Kondisi Kamar dan Hasil Awal Penyelidikan
Arya ditemukan dalam posisi terlentang di tempat tidur, dengan kepala terbalut lakban berwarna kuning dan kaki tertutup selimut. Menurut keterangan keluarga yang mendapat informasi dari penjaga kos, pintu kamar terkunci dari dalam saat jasad ditemukan.
Kapolsek Menteng, Kompol Rezha Rahandhi, mengatakan tidak ditemukan luka atau tanda kekerasan pada tubuh Arya. Sejumlah barang bukti telah disita dari lokasi kejadian, termasuk lakban dan beberapa jenis obat-obatan ringan. CCTV di sekitar lokasi juga telah diperiksa.

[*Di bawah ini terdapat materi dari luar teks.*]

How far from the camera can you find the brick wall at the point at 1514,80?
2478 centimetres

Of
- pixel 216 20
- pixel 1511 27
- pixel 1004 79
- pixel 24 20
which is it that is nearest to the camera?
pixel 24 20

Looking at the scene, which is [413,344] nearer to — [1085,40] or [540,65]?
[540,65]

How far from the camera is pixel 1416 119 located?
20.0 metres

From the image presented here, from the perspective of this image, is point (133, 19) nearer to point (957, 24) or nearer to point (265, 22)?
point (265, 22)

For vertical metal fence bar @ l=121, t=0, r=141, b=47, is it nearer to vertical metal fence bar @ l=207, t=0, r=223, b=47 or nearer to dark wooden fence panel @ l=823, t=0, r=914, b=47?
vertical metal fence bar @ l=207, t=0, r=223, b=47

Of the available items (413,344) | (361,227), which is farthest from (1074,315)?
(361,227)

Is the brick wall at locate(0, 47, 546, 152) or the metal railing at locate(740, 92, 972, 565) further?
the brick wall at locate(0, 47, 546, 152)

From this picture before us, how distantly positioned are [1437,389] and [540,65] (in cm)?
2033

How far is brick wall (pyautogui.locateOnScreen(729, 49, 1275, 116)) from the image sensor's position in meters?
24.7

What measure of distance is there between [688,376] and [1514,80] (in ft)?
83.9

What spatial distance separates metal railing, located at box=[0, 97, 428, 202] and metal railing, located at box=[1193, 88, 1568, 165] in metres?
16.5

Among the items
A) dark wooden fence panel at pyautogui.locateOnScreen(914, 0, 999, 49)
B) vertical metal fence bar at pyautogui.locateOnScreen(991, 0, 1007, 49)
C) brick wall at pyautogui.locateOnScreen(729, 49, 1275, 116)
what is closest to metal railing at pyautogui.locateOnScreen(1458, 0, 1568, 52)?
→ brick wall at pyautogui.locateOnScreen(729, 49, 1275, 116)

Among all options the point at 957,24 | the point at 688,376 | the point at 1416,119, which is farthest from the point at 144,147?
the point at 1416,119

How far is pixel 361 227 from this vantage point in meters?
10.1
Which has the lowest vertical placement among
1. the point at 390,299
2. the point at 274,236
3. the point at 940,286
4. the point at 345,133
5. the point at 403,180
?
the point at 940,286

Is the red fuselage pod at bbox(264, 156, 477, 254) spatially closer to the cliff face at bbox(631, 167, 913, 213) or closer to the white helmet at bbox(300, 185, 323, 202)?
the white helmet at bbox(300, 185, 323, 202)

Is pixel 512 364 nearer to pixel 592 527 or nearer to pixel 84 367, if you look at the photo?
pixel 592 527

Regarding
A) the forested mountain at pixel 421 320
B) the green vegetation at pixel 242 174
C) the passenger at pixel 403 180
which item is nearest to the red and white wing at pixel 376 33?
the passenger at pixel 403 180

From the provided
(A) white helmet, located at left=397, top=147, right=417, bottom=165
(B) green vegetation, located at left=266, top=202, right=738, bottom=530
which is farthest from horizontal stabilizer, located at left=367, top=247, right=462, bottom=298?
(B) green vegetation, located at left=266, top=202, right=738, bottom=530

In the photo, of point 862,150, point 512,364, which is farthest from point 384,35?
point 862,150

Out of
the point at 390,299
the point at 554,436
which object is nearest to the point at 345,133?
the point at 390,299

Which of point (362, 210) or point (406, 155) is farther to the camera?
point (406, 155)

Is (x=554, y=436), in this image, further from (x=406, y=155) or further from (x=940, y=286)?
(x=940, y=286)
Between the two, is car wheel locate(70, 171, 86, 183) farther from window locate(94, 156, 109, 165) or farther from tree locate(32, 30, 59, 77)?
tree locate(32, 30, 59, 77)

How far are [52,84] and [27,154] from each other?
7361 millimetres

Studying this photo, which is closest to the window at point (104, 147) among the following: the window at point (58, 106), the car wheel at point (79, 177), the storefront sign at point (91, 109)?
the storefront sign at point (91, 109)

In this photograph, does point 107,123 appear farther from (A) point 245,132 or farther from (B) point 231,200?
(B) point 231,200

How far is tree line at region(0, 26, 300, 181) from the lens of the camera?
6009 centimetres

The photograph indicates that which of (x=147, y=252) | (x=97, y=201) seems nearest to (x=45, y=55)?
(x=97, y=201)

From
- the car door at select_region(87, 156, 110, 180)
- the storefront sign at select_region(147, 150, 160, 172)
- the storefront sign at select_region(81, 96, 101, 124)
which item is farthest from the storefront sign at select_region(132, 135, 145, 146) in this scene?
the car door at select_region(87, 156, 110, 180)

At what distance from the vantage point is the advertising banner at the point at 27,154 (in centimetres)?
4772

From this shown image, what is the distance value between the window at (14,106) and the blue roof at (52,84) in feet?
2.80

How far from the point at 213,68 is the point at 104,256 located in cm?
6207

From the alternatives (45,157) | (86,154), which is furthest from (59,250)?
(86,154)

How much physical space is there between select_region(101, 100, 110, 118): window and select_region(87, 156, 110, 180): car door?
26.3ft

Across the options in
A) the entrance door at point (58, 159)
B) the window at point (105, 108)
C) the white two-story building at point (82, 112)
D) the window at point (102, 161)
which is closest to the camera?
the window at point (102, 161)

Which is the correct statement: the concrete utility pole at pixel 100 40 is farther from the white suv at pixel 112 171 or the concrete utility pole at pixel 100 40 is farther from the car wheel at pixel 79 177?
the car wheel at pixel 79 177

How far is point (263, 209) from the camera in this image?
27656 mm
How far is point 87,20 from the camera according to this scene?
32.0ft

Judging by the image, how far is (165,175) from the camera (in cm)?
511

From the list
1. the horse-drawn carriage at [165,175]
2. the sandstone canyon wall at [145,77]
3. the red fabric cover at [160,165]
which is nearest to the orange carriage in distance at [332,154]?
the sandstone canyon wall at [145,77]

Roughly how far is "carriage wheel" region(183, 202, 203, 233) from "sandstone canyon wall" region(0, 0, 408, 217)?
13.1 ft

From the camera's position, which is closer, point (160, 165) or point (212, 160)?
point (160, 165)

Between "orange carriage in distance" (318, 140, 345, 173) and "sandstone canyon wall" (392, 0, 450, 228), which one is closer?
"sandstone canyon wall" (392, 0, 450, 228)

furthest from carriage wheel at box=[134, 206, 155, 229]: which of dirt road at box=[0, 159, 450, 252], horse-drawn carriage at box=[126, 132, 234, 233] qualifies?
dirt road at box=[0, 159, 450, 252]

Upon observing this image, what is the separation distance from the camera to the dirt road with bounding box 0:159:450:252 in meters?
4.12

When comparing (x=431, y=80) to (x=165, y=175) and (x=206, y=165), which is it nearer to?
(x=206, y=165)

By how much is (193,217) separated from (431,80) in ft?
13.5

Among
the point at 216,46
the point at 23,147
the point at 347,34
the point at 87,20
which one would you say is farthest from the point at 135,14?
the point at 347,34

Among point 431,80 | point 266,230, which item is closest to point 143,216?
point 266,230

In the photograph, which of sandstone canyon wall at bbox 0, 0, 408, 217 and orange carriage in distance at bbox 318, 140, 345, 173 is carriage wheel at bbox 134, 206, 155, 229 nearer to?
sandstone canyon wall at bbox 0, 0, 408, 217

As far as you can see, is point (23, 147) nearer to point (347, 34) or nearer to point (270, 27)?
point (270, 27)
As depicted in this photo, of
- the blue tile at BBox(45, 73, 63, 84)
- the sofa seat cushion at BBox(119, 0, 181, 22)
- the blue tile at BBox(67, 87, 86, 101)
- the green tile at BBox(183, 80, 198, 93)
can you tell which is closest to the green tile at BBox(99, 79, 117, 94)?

Kabid Humas Polda Metro Jaya, Kombes Ade Ary Syam, menjelaskan bahwa penyelidikan masih berlangsung. Saat ini, pihak kepolisian menggunakan metode patologi untuk mengidentifikasi penyebab pasti kematian, termasuk pemeriksaan laboratorium terhadap darah dan organ tubuh Arya. Jika hasil awal belum memadai, opsi untuk melakukan pembongkaran makam pun dibuka.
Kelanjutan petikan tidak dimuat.